### DOCUMENT TEXT
| The purpose of negative gearing is not only to create a capital gain on an acquired asset over a number of years, but also to reduce income tax annually on other current unrelated earned income.
Negative Gearing generates a tax-deductible loss. Interest paid on funds borrowed to acquire a rental property, shares or other income-generating assets exceeds the income received from those assets. That loss generated from investment in a capital asset is set off against salary income to lessen the PAYG tax liability. Since capital gains tax was introduced in 1985, negative gearing has been a popular device for acquiring rental properties. With banks very actively promoting marginal lending into equities, negative gearing on shares has now also grown massively.
The Democrats oppose the use of negative gearing as a tax avoidance practice. It costs Australia approximately $2 billion(1) a year. Losses should be claimable against income from the investment, but not against other earned income.
Negative gearing encourages tax-levered debt and tax schemes solely designed to minimise tax. Professor Krever(2) argues that because the tax-deductible loss is 100% but the taxable capital gain is only 50%, that "the incentive for tax avoidance by negative gearing must be enormous." This is known as the tax arbitrage effect – shifting from ordinary income to capital income to profit from unequal tax rates. Professor Krever says that the majority of overseas countries – including countries such as the USA, the UK, and Canada - do not allow negative gearing.
The United States, for example, allows negative gearing losses from investment to be claimed against income from that (and other investments), but not against PAYG earned income.
Negative gearing attacks the integrity of the tax system, and significantly reduces the tax revenue available for services. It is the tool that drives hundreds of tax planning schemes, many of which have trapped "mums and dads" investors into poor investment decisions through slick advertising and poor advice.

### EXERCISE GOAL
Copy the negative gearing text word for word, starting at the words "The Democrats oppose" and stopping after "other earned income.".

### DATA BLOCK
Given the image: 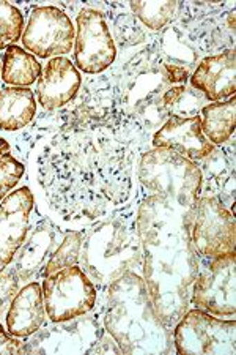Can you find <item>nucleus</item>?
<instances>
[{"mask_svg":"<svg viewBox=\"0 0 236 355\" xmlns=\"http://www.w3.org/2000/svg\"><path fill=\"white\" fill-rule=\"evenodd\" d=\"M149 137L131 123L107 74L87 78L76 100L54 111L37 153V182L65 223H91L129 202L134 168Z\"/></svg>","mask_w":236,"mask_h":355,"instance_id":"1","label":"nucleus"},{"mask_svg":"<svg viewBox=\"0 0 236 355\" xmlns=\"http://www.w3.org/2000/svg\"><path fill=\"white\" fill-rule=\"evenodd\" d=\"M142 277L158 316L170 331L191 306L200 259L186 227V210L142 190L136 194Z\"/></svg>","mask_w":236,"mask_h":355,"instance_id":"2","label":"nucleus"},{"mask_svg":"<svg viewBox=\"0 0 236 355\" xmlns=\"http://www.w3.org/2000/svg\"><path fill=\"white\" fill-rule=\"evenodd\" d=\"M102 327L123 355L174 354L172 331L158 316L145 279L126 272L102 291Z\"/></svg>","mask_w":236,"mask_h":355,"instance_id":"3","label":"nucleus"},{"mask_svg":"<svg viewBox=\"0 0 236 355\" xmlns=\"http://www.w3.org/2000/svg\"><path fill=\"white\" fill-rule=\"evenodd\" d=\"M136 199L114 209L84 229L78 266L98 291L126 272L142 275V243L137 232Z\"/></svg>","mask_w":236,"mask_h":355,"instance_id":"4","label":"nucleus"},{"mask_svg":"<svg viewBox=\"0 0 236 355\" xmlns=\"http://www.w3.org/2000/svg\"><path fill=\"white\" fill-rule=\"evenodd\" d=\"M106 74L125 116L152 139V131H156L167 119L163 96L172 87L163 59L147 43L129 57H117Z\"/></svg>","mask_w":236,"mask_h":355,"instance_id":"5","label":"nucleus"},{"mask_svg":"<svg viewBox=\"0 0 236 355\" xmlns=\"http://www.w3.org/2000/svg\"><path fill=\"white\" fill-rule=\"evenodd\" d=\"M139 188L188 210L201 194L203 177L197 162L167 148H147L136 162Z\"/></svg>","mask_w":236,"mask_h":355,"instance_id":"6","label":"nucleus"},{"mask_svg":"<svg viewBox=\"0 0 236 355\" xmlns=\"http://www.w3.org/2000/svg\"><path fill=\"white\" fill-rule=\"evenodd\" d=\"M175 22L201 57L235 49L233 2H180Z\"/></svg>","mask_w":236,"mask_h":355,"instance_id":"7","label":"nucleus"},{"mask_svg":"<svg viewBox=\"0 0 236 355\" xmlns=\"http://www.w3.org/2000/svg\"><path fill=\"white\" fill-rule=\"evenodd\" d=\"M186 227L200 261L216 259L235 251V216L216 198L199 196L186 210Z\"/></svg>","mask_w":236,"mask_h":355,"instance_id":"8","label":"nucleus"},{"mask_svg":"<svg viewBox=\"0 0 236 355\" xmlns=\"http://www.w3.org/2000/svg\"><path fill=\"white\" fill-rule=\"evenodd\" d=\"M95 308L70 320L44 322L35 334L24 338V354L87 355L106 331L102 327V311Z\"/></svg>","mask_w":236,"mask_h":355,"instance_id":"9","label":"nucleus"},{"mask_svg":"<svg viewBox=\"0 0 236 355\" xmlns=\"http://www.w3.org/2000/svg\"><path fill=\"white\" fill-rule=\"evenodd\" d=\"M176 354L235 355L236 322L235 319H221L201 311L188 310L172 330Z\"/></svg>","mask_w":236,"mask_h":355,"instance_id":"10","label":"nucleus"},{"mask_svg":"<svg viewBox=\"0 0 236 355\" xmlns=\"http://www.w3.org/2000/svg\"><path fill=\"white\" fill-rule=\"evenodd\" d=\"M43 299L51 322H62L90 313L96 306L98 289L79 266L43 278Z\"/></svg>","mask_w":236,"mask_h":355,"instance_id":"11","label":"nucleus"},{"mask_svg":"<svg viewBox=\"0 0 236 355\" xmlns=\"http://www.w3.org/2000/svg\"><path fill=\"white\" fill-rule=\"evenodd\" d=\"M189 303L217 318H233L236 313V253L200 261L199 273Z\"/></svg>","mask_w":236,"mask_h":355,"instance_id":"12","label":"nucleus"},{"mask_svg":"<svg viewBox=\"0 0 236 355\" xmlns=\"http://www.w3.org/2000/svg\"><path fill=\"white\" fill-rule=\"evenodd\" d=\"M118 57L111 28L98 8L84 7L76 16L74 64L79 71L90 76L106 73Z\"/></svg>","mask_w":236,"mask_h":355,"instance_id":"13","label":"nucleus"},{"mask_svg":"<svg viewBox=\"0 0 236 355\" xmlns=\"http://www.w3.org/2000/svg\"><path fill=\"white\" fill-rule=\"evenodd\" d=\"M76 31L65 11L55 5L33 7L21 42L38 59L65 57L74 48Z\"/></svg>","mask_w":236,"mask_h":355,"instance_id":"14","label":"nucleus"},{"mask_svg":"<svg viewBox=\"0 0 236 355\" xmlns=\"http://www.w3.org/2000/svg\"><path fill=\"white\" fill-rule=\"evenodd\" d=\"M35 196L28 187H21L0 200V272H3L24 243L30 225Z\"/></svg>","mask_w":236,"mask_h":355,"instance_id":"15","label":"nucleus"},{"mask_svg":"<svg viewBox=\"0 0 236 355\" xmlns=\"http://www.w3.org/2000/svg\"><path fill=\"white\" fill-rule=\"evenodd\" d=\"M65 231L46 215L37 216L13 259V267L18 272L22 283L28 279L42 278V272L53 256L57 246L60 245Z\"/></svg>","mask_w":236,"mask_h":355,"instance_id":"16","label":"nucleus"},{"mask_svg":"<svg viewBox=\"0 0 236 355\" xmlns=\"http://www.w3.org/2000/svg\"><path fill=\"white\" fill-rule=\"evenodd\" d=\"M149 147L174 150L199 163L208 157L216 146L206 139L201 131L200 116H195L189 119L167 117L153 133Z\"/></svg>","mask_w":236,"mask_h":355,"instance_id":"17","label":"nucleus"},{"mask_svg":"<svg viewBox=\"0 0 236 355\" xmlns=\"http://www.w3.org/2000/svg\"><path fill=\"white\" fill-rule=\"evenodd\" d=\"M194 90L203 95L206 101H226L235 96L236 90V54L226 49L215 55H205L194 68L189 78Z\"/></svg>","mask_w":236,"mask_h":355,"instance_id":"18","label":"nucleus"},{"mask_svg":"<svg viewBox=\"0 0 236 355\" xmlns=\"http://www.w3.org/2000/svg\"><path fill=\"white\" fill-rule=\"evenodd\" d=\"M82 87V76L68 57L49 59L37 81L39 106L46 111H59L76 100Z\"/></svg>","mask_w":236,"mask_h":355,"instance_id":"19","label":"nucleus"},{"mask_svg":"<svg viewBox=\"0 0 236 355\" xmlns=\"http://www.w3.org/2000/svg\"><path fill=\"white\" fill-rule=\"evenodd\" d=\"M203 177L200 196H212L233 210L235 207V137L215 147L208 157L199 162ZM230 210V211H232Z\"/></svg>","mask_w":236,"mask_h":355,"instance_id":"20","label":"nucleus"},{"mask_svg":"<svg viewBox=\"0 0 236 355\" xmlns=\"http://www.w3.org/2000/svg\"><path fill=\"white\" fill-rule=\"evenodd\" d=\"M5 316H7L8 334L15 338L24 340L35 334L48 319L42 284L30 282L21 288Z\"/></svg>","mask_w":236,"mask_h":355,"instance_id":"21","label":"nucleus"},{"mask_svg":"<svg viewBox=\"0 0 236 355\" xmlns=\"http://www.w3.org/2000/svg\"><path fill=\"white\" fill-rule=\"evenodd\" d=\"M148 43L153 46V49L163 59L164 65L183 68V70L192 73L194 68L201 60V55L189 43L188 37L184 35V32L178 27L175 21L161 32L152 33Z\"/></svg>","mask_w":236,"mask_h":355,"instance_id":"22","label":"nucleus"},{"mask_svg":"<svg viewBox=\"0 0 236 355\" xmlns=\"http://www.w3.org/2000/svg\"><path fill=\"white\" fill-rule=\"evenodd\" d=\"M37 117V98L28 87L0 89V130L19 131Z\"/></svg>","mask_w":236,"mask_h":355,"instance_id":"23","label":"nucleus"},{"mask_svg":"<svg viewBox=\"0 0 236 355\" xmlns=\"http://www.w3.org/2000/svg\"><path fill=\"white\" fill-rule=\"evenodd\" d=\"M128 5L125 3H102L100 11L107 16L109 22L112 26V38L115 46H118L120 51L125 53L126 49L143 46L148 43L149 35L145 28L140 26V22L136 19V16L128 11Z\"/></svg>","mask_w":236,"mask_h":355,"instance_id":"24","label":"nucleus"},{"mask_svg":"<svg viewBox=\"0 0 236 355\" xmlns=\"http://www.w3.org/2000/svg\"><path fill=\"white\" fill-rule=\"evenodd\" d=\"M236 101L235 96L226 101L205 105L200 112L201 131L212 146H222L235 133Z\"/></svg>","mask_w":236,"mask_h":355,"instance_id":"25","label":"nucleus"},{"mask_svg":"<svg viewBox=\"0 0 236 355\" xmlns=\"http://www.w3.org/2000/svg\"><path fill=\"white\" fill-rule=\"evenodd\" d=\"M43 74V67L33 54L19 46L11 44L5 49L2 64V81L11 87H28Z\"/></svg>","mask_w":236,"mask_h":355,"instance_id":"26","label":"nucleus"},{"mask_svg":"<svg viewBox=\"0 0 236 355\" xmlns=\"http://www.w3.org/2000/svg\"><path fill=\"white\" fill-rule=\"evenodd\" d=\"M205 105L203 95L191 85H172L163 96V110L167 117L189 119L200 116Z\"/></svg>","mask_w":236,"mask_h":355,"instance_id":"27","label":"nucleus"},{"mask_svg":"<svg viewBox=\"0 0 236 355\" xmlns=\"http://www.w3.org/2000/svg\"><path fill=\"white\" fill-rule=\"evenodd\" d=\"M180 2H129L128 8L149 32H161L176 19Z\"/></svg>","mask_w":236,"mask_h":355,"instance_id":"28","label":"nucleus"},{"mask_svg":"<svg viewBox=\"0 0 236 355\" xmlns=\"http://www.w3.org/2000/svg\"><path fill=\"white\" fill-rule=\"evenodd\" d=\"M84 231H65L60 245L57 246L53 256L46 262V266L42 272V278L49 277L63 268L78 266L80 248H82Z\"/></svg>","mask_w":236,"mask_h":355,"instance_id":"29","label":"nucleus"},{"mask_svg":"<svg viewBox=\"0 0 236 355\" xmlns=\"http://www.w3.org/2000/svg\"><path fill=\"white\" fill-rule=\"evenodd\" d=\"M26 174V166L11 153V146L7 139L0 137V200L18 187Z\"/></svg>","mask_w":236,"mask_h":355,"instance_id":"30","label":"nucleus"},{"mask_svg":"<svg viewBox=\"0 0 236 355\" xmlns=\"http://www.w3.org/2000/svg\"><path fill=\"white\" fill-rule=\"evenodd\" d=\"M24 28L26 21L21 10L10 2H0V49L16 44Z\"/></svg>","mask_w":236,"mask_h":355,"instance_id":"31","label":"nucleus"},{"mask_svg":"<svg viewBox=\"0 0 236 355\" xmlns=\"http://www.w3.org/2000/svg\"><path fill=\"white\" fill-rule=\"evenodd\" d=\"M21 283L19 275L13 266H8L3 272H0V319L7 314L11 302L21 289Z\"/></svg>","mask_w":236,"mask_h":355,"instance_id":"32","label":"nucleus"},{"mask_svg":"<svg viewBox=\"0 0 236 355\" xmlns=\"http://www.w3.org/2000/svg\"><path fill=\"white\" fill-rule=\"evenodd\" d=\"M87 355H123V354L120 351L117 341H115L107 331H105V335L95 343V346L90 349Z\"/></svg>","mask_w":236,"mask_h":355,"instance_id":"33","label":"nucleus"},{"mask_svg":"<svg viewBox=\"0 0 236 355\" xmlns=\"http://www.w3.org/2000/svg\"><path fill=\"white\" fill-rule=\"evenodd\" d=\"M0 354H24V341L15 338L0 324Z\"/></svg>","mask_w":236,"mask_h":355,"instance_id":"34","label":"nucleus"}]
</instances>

### WRITTEN SOLUTION
The Democrats oppose the use of negative gearing as a tax avoidance practice. It costs Australia approximately $2 billion(1) a year. Losses should be claimable against income from the investment, but not against other earned income.